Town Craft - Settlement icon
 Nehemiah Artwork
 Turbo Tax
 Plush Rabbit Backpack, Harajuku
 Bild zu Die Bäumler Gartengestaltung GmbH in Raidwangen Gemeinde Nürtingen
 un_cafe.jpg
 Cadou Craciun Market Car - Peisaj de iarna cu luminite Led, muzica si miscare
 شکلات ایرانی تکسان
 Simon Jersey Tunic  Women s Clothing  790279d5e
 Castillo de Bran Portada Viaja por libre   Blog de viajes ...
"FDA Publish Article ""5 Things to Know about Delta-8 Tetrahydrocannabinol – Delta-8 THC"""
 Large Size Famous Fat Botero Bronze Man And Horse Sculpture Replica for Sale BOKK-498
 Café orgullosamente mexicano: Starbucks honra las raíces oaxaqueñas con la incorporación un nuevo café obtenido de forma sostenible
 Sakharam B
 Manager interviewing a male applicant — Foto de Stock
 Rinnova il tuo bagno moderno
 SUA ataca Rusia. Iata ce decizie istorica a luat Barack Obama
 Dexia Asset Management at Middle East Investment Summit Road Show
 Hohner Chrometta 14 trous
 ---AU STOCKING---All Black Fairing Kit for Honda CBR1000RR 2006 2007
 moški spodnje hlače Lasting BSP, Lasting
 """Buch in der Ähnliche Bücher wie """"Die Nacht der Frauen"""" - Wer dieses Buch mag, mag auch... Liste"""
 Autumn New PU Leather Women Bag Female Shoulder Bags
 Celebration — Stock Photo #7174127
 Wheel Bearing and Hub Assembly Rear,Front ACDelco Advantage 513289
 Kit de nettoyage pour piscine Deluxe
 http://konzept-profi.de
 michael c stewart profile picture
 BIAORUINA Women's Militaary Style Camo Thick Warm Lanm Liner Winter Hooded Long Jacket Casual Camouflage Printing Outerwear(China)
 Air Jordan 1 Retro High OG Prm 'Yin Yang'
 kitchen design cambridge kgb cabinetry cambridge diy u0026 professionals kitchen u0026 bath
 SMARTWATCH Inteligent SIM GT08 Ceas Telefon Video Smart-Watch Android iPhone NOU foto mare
● ● ●
To do →
Your job is to copy all the records exactly.

Exercise result →
Town Craft - Settlement icon
 Nehemiah Artwork
 Turbo Tax
 Plush Rabbit Backpack, Harajuku
 Bild zu Die Bäumler Gartengestaltung GmbH in Raidwangen Gemeinde Nürtingen
 un_cafe.jpg
 Cadou Craciun Market Car - Peisaj de iarna cu luminite Led, muzica si miscare
 شکلات ایرانی تکسان
 Simon Jersey Tunic  Women s Clothing  790279d5e
 Castillo de Bran Portada Viaja por libre   Blog de viajes ...
"FDA Publish Article ""5 Things to Know about Delta-8 Tetrahydrocannabinol – Delta-8 THC"""
 Large Size Famous Fat Botero Bronze Man And Horse Sculpture Replica for Sale BOKK-498
 Café orgullosamente mexicano: Starbucks honra las raíces oaxaqueñas con la incorporación un nuevo café obtenido de forma sostenible
 Sakharam B
 Manager interviewing a male applicant — Foto de Stock
 Rinnova il tuo bagno moderno
 SUA ataca Rusia. Iata ce decizie istorica a luat Barack Obama
 Dexia Asset Management at Middle East Investment Summit Road Show
 Hohner Chrometta 14 trous
 ---AU STOCKING---All Black Fairing Kit for Honda CBR1000RR 2006 2007
 moški spodnje hlače Lasting BSP, Lasting
 """Buch in der Ähnliche Bücher wie """"Die Nacht der Frauen"""" - Wer dieses Buch mag, mag auch... Liste"""
 Autumn New PU Leather Women Bag Female Shoulder Bags
 Celebration — Stock Photo #7174127
 Wheel Bearing and Hub Assembly Rear,Front ACDelco Advantage 513289
 Kit de nettoyage pour piscine Deluxe
 http://konzept-profi.de
 michael c stewart profile picture
 BIAORUINA Women's Militaary Style Camo Thick Warm Lanm Liner Winter Hooded Long Jacket Casual Camouflage Printing Outerwear(China)
 Air Jordan 1 Retro High OG Prm 'Yin Yang'
 kitchen design cambridge kgb cabinetry cambridge diy u0026 professionals kitchen u0026 bath
 SMARTWATCH Inteligent SIM GT08 Ceas Telefon Video Smart-Watch Android iPhone NOU foto mare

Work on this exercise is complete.